COLUMBIA, S.C. – South Carolina’s Republican Governor Henry McMaster held a ceremony Wednesday that combined the signing of the new age verification law for adult content with a controversial ban on gender-affirming care for trans youth.
During the photo session showing him signing the bills, McMaster made a rack which merged the laws with the aim of “protecting the innocence of our state’s children” from “threats” and “harmful influences online and offline.”
H. 3424, South Carolina version of the age verification bills sponsored by anti-porn activists across the country is also known as the “Child Online Safety Act” and was originally introduced in December 2022. It passed the Legislature on May 15 and was actually signed into law by McMaster on May 21. Age verification will take effect on January 1, 2025.
Wednesday’s ceremonial signing was deliberately planned by McMaster’s office to make a joint statement on the age verification bill and H. 4624, the “Help Not Harm Bill” that denies gender-affirming care to trans minors in South Carolina. The joint ceremony referred to both controversial bills as “child safety legislation.”
“These signatures reflect our commitment to protect the health and well-being of all of our state’s children from harmful influences online and offline,” McMaster said of the theater-style event, which unlike his May 21 signature, is not required by law om McMaster added that he was “grateful for the support of the General Assembly and all those who worked to bring these critical pieces of legislation to my desk.”
The Help Not Harm Bill, the governor’s office explained, “prohibits health care professionals from knowingly providing gender transition procedures to individuals under the age of 18. Gender transition procedures are defined as puberty blocking medications, cross-sex hormones, or genital or non-genital sex reassignment surgery, used for the purpose of assisting an individual with a physical gender transition.”
The bill also “prohibits public funds from being used directly or indirectly for gender transition procedures” of transgender people, regardless of age, and “prohibits the South Carolina Medicaid Program from reimbursing or providing coverage for these procedures.”

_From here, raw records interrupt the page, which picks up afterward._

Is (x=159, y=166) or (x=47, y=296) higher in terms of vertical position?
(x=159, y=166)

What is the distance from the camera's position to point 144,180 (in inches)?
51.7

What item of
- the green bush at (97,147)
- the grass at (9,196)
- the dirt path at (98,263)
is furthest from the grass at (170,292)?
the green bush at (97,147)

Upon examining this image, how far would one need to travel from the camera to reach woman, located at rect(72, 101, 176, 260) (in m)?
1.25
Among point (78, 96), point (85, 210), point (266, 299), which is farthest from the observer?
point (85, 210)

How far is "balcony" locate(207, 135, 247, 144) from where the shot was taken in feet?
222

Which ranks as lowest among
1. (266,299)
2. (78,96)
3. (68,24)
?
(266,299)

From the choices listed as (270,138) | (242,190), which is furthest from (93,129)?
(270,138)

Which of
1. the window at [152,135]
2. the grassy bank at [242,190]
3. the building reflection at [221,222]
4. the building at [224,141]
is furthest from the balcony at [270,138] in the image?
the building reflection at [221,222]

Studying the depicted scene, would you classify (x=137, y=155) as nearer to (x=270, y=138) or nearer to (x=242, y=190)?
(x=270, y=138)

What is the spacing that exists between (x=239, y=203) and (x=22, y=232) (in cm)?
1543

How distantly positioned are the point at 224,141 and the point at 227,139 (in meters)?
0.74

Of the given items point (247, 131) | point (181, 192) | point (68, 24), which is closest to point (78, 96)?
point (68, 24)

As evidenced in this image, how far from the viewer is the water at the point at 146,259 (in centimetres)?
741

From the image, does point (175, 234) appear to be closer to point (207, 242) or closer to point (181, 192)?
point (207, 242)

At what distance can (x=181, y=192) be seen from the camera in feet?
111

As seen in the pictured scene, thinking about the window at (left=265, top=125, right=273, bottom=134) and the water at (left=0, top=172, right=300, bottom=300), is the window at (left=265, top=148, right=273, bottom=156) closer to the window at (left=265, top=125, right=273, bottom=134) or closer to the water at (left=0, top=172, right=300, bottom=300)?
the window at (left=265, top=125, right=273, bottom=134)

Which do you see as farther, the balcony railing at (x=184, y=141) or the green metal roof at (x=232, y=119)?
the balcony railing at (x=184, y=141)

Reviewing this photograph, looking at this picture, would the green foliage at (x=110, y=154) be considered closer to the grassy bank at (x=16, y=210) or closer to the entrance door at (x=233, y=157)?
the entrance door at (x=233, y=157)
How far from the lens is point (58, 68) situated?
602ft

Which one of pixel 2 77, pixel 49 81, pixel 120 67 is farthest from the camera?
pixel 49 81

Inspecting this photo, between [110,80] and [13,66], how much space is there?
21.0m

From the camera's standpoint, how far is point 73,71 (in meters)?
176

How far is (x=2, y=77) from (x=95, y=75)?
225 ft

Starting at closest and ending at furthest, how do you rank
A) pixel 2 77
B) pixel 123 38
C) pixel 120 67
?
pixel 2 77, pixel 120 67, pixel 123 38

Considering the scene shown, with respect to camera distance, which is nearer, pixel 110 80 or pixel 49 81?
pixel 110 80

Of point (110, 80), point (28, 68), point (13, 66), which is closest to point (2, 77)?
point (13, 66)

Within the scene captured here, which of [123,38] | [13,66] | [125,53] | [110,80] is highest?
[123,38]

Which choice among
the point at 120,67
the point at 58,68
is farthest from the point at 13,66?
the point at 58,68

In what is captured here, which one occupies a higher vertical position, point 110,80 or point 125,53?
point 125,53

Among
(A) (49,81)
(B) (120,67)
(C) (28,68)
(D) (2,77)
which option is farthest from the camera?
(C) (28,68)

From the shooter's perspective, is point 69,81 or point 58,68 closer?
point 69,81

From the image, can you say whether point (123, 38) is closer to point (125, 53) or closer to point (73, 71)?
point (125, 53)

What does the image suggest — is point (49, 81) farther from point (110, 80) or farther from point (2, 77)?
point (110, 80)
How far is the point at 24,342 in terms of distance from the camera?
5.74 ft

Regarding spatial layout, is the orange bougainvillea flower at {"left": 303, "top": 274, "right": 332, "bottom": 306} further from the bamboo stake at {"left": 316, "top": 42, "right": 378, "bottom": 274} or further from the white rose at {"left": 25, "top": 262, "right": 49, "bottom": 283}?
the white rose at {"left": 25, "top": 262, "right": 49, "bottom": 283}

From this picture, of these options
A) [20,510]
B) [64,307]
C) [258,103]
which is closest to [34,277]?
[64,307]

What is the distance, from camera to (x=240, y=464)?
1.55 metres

The Child Online Safety Act, the governor’s office claims, “protects minors from harmful online content by requiring websites with 33.33% or more of material deemed harmful to minors to implement an age verification system to ensure that users under the age of 18 are not allowed to access the material. Harmful online content is defined as material or performance that depicts sexually explicit nudity or sexual activity that an average adult applying contemporary community standards would consider the material or performance to have a tendency to incite a minor’s lustful interest in sex speak.”
H. 3424 “makes websites that produce obscene material or promote child pornography or child sexual exploitation liable to an individual for damages, court costs, and reasonable attorneys’ fees as ordered by the court and is open to class action lawsuits,” the office of the governor. added.
Alison Boden, executive director of the Free Speech Coalition (FSC), told XBIZ: “It is unfortunate that South Carolina has chosen to join its neighbors in adopting an ineffective website-based age verification mandate, despite knowing it was unconstitutional.”